(Excerpts from spatial question data)
--------------------
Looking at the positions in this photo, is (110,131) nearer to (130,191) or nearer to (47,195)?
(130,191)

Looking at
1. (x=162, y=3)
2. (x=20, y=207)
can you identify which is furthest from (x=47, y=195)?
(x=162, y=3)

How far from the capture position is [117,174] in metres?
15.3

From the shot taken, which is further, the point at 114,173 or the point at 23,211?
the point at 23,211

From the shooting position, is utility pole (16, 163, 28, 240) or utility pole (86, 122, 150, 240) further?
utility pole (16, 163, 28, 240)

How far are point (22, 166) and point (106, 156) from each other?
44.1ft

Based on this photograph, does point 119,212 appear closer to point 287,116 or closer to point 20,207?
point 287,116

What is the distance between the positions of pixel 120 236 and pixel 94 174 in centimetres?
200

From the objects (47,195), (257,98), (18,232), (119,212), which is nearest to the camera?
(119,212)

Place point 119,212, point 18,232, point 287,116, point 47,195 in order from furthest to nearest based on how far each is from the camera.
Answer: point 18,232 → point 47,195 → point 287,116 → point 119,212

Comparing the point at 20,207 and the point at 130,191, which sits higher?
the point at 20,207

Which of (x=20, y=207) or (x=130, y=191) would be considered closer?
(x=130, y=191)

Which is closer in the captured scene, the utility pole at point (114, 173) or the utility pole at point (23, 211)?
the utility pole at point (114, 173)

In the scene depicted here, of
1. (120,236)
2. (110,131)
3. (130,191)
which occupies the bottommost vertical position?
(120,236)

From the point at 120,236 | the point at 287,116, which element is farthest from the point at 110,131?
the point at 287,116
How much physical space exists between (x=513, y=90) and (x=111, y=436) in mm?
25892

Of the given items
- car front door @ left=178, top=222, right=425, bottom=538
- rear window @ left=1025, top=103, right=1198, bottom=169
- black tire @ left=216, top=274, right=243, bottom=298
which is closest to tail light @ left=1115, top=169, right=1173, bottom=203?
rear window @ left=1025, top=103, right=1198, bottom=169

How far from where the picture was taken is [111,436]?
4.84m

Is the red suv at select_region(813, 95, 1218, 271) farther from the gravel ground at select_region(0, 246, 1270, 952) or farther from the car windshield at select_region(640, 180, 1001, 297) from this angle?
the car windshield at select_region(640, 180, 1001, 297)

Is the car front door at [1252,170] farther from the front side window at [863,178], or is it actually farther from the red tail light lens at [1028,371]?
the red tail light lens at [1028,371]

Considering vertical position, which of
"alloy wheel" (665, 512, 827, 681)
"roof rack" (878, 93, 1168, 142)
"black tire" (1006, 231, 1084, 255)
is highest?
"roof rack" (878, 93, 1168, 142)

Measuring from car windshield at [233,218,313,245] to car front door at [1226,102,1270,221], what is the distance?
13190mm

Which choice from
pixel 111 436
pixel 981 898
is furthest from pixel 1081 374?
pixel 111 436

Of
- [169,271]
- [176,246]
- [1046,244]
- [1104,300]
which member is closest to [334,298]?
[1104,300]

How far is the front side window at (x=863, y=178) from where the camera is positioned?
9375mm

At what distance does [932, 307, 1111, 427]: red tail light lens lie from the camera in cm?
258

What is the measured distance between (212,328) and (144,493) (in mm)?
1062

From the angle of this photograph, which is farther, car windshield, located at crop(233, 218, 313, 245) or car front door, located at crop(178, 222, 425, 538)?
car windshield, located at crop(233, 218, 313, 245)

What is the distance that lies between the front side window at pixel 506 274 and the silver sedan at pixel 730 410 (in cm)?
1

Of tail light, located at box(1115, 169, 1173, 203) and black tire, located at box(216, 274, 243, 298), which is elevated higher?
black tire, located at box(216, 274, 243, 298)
--------------------
= Description of the task =
Render all of the entries above as a JSON list of strings, with one string for each line and blank lines omitted.

= Correct answer =
[
  "Looking at the positions in this photo, is (110,131) nearer to (130,191) or nearer to (47,195)?",
  "(130,191)",
  "Looking at",
  "1. (x=162, y=3)",
  "2. (x=20, y=207)",
  "can you identify which is furthest from (x=47, y=195)?",
  "(x=162, y=3)",
  "How far from the capture position is [117,174] in metres?",
  "15.3",
  "From the shot taken, which is further, the point at 114,173 or the point at 23,211?",
  "the point at 23,211",
  "From the shooting position, is utility pole (16, 163, 28, 240) or utility pole (86, 122, 150, 240) further?",
  "utility pole (16, 163, 28, 240)",
  "How far are point (22, 166) and point (106, 156) from each other?",
  "44.1ft",
  "Based on this photograph, does point 119,212 appear closer to point 287,116 or closer to point 20,207?",
  "point 287,116",
  "What is the distance between the positions of pixel 120 236 and pixel 94 174 in centimetres?",
  "200",
  "From the objects (47,195), (257,98), (18,232), (119,212), which is nearest to the camera?",
  "(119,212)",
  "Place point 119,212, point 18,232, point 287,116, point 47,195 in order from furthest to nearest based on how far each is from the camera.",
  "Answer: point 18,232 → point 47,195 → point 287,116 → point 119,212",
  "Comparing the point at 20,207 and the point at 130,191, which sits higher?",
  "the point at 20,207",
  "Which of (x=20, y=207) or (x=130, y=191) would be considered closer?",
  "(x=130, y=191)",
  "Which is closer in the captured scene, the utility pole at point (114, 173) or the utility pole at point (23, 211)?",
  "the utility pole at point (114, 173)",
  "In the scene depicted here, of",
  "1. (120,236)",
  "2. (110,131)",
  "3. (130,191)",
  "which occupies the bottommost vertical position?",
  "(120,236)",
  "From the point at 120,236 | the point at 287,116, which element is farthest from the point at 110,131?",
  "the point at 287,116",
  "How much physical space exists between (x=513, y=90) and (x=111, y=436) in mm?",
  "25892",
  "Of the given items",
  "- car front door @ left=178, top=222, right=425, bottom=538",
  "- rear window @ left=1025, top=103, right=1198, bottom=169",
  "- black tire @ left=216, top=274, right=243, bottom=298",
  "which is closest to tail light @ left=1115, top=169, right=1173, bottom=203?",
  "rear window @ left=1025, top=103, right=1198, bottom=169",
  "How far from where the picture was taken is [111,436]?",
  "4.84m",
  "Is the red suv at select_region(813, 95, 1218, 271) farther from the gravel ground at select_region(0, 246, 1270, 952) or farther from the car windshield at select_region(640, 180, 1001, 297) from this angle?",
  "the car windshield at select_region(640, 180, 1001, 297)",
  "Is the car front door at [1252,170] farther from the front side window at [863,178], or is it actually farther from the red tail light lens at [1028,371]?",
  "the red tail light lens at [1028,371]",
  "Considering vertical position, which of",
  "\"alloy wheel\" (665, 512, 827, 681)",
  "\"roof rack\" (878, 93, 1168, 142)",
  "\"black tire\" (1006, 231, 1084, 255)",
  "is highest?",
  "\"roof rack\" (878, 93, 1168, 142)",
  "Measuring from car windshield at [233,218,313,245] to car front door at [1226,102,1270,221], what is the distance?",
  "13190mm",
  "Which choice from",
  "pixel 111 436",
  "pixel 981 898",
  "is furthest from pixel 1081 374?",
  "pixel 111 436",
  "Of",
  "- [169,271]",
  "- [176,246]",
  "- [1046,244]",
  "- [1104,300]",
  "which member is closest to [334,298]?",
  "[1104,300]",
  "How far is the front side window at (x=863, y=178) from where the camera is positioned?",
  "9375mm",
  "At what distance does [932, 307, 1111, 427]: red tail light lens lie from the camera in cm?",
  "258",
  "What is the measured distance between (212,328) and (144,493) (in mm)?",
  "1062",
  "From the angle of this photograph, which is farther, car windshield, located at crop(233, 218, 313, 245) or car front door, located at crop(178, 222, 425, 538)?",
  "car windshield, located at crop(233, 218, 313, 245)",
  "What is the distance that lies between the front side window at pixel 506 274 and the silver sedan at pixel 730 410 (in cm)?",
  "1",
  "Of tail light, located at box(1115, 169, 1173, 203) and black tire, located at box(216, 274, 243, 298), which is elevated higher?",
  "black tire, located at box(216, 274, 243, 298)"
]